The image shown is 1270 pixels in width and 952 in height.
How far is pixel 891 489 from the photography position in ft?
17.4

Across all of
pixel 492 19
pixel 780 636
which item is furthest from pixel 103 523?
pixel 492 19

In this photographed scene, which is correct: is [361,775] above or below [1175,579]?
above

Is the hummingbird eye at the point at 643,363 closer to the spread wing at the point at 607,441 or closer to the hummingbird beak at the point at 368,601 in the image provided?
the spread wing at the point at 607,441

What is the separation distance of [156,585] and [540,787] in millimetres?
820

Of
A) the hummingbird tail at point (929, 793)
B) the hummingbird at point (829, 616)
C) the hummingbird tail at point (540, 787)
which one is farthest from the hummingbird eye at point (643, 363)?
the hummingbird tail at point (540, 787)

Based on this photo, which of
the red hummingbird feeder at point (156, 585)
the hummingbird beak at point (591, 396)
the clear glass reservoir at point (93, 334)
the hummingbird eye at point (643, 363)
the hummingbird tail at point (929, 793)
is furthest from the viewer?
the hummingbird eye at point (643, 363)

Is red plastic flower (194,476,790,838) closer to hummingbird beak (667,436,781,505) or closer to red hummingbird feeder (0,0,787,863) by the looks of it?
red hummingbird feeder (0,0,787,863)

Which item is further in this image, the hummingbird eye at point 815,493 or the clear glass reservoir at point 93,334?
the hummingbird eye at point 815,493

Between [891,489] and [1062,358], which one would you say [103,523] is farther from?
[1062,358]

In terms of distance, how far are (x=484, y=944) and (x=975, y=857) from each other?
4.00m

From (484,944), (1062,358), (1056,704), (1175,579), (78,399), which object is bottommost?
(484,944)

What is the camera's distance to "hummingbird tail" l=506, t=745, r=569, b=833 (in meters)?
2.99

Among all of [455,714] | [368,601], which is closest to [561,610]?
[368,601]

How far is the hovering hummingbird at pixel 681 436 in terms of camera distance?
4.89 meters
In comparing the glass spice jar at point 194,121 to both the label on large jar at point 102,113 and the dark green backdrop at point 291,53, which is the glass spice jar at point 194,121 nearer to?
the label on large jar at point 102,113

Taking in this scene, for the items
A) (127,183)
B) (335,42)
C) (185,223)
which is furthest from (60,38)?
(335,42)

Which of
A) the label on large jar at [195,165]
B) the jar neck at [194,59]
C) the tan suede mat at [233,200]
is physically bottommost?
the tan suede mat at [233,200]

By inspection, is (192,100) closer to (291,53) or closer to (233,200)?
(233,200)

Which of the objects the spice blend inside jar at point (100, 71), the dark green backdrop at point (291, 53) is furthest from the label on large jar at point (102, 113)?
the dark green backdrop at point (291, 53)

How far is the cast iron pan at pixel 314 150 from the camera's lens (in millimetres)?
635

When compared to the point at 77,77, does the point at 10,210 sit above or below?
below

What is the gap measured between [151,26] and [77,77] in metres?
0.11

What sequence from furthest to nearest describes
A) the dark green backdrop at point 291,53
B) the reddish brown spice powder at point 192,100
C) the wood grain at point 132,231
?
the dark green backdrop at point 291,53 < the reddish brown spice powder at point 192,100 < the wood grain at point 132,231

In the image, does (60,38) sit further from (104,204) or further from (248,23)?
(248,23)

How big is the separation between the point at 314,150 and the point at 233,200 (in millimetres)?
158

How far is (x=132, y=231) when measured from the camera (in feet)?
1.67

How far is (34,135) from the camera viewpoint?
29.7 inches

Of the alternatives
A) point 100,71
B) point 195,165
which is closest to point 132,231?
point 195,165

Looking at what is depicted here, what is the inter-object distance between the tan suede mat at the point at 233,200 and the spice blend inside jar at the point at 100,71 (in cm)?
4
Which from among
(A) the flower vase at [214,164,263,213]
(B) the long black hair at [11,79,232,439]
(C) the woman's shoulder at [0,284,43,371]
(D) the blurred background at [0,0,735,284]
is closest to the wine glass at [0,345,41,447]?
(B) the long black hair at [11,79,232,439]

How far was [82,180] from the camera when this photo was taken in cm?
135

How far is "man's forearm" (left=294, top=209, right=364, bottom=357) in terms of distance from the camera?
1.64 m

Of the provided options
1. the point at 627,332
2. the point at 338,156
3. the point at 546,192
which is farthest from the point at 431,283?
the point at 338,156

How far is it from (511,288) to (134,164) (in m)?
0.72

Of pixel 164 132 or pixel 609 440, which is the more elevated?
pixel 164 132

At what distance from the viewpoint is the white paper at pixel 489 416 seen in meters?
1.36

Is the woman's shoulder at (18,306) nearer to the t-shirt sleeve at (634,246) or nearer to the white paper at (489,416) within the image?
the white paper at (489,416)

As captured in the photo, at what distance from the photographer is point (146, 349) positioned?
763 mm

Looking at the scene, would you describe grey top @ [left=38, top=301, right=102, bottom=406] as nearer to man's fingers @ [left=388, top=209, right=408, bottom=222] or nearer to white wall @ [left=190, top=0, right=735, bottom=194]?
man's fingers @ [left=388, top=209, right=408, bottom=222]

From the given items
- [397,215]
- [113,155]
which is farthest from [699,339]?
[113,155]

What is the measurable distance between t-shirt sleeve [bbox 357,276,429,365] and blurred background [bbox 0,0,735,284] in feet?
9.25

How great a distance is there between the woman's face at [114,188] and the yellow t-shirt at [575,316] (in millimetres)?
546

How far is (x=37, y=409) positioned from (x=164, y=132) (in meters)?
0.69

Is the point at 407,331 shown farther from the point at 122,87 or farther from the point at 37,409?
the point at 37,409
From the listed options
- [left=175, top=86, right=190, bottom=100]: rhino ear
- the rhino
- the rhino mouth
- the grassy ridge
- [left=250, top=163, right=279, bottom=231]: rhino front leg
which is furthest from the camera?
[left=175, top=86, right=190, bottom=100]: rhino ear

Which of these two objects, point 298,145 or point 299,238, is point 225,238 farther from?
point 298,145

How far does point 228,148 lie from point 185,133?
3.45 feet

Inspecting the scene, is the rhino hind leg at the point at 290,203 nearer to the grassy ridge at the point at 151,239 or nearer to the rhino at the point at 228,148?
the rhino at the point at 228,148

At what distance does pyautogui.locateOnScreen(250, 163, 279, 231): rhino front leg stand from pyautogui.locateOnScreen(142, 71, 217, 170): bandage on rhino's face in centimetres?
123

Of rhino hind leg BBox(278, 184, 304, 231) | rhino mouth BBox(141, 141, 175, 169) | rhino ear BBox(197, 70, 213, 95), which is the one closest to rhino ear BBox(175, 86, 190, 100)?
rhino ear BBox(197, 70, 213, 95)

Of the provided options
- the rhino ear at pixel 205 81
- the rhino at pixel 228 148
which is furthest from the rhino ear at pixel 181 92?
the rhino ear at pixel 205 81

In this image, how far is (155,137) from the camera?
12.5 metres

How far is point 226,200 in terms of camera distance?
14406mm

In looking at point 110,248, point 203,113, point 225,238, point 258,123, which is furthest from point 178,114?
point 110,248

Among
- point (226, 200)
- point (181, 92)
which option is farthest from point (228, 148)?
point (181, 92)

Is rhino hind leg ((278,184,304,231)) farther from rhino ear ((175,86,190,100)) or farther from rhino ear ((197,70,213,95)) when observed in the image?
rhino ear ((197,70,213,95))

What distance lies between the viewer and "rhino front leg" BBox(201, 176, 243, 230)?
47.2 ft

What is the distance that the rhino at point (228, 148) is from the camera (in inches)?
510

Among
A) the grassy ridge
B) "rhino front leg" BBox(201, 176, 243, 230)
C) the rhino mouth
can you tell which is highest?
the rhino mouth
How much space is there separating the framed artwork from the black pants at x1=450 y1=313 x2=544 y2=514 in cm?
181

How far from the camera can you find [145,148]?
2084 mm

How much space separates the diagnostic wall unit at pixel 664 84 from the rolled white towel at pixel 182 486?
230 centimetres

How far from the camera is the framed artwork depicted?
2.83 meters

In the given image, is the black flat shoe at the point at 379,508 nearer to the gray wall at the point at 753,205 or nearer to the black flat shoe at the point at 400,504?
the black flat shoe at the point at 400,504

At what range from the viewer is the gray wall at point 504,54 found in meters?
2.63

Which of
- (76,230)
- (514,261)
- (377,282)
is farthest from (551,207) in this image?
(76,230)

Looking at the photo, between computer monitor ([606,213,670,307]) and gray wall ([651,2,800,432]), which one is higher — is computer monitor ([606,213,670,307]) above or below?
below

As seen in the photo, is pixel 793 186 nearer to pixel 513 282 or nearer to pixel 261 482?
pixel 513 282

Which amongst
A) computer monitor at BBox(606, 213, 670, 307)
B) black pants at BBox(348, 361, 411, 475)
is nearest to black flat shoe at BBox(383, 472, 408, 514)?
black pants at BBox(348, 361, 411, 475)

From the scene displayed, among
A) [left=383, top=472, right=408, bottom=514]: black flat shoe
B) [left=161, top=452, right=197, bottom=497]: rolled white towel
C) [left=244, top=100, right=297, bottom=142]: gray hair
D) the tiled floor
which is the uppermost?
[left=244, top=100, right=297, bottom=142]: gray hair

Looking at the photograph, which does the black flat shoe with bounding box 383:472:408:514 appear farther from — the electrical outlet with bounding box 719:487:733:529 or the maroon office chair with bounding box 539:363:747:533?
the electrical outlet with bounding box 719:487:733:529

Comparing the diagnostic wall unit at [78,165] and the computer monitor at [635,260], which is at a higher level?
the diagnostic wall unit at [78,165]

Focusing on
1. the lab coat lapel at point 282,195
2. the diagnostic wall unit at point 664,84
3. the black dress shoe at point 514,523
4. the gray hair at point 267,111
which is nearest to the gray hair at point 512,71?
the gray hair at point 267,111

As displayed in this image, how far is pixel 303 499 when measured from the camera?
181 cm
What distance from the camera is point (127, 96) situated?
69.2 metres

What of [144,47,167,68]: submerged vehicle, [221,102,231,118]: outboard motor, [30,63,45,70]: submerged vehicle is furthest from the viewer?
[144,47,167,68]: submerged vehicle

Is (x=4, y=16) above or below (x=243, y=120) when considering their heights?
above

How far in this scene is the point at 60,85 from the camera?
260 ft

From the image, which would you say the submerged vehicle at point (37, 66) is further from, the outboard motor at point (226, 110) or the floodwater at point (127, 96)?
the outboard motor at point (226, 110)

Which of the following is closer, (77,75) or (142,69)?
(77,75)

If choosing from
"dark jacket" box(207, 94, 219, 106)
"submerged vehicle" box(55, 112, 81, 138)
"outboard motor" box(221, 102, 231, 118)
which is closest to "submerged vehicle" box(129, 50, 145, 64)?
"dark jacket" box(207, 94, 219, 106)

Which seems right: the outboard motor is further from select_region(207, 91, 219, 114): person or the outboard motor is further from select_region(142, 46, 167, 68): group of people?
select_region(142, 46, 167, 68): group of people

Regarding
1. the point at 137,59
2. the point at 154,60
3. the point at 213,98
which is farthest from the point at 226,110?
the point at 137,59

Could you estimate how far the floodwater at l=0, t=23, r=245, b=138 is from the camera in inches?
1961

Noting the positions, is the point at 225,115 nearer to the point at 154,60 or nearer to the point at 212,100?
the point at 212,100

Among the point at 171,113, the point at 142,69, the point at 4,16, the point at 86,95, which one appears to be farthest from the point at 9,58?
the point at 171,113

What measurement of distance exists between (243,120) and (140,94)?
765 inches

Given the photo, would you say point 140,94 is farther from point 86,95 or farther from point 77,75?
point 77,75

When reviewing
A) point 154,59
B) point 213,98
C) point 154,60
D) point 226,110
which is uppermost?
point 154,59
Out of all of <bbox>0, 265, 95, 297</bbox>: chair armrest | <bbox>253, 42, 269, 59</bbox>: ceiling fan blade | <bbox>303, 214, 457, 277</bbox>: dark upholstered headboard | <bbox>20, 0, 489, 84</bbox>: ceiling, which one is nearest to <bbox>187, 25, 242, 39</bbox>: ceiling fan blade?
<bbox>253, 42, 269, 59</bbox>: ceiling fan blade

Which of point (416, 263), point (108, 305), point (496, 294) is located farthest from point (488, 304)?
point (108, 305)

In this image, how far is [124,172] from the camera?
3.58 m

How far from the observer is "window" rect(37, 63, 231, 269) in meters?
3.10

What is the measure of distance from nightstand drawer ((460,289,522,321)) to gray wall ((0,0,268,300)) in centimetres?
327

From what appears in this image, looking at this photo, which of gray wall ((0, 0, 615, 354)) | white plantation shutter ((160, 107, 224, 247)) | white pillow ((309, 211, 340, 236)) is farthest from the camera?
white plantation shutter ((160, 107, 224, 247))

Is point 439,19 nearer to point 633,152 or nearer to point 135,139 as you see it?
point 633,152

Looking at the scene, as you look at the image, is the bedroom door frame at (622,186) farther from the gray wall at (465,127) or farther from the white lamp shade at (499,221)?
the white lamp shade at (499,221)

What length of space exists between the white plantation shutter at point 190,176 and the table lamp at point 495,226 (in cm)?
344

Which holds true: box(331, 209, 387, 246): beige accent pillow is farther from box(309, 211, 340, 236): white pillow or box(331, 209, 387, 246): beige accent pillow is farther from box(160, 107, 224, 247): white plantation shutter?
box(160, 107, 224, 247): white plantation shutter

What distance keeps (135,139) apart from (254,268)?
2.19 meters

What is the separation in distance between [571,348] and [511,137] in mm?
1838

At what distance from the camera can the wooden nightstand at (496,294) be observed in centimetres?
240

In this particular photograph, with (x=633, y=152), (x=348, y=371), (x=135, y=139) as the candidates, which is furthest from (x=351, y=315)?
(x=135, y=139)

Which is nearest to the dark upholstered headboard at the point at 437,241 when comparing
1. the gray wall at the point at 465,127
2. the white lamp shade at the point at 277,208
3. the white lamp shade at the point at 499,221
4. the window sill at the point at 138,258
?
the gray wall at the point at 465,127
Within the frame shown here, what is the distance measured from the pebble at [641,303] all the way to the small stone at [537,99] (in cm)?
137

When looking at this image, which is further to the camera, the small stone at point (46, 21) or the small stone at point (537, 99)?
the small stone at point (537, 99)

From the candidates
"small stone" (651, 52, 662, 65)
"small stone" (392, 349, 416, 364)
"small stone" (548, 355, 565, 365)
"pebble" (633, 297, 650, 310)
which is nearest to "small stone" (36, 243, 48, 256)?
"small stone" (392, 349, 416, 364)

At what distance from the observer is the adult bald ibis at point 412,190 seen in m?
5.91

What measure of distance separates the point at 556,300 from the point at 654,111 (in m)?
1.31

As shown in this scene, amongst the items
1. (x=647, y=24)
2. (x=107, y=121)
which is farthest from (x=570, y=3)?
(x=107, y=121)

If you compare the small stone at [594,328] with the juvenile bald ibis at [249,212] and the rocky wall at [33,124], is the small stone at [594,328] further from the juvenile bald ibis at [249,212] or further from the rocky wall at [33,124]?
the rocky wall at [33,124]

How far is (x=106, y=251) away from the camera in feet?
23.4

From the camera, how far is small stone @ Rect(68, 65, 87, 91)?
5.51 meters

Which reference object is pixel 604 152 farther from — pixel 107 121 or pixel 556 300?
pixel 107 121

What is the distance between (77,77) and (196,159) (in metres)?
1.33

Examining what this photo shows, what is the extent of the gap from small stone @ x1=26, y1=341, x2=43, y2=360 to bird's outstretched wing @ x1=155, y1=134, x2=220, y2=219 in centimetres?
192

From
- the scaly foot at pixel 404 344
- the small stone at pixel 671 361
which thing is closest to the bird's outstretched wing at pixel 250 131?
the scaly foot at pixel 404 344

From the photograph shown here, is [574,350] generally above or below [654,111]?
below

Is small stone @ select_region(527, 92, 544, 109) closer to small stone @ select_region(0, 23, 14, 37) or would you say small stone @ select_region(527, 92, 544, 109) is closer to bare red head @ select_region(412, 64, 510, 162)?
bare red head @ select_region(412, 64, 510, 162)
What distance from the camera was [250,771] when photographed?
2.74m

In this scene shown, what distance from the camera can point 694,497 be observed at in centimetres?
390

.....

* [Directions]
Reproduce the listing from the line with "Which is nearest to the dark" up to and including the line with "5.51 meters", replacing "pebble" with "cobblestone" and leaving all else unchanged.

* [Exercise response]
Which is nearest to the dark upholstered headboard at the point at 437,241 when comparing
1. the gray wall at the point at 465,127
2. the white lamp shade at the point at 277,208
3. the white lamp shade at the point at 499,221
4. the window sill at the point at 138,258
?
the gray wall at the point at 465,127
Within the frame shown here, what is the distance measured from the cobblestone at [641,303] all the way to the small stone at [537,99] (in cm)?
137

When looking at this image, which is further to the camera, the small stone at point (46, 21) or the small stone at point (537, 99)?
the small stone at point (537, 99)

From the candidates
"small stone" (651, 52, 662, 65)
"small stone" (392, 349, 416, 364)
"small stone" (548, 355, 565, 365)
"cobblestone" (633, 297, 650, 310)
which is nearest to "small stone" (36, 243, 48, 256)?
"small stone" (392, 349, 416, 364)

At what distance from the observer is the adult bald ibis at point 412,190 seen in m?
5.91

What measure of distance separates the point at 556,300 from the point at 654,111 (in m)?
1.31

As shown in this scene, amongst the items
1. (x=647, y=24)
2. (x=107, y=121)
which is farthest from (x=570, y=3)?
(x=107, y=121)

If you compare the small stone at [594,328] with the juvenile bald ibis at [249,212] and the rocky wall at [33,124], is the small stone at [594,328] further from the juvenile bald ibis at [249,212] or further from the rocky wall at [33,124]?
the rocky wall at [33,124]

How far is (x=106, y=251) away from the camera in feet?
23.4

From the camera, how far is small stone @ Rect(68, 65, 87, 91)?
5.51 meters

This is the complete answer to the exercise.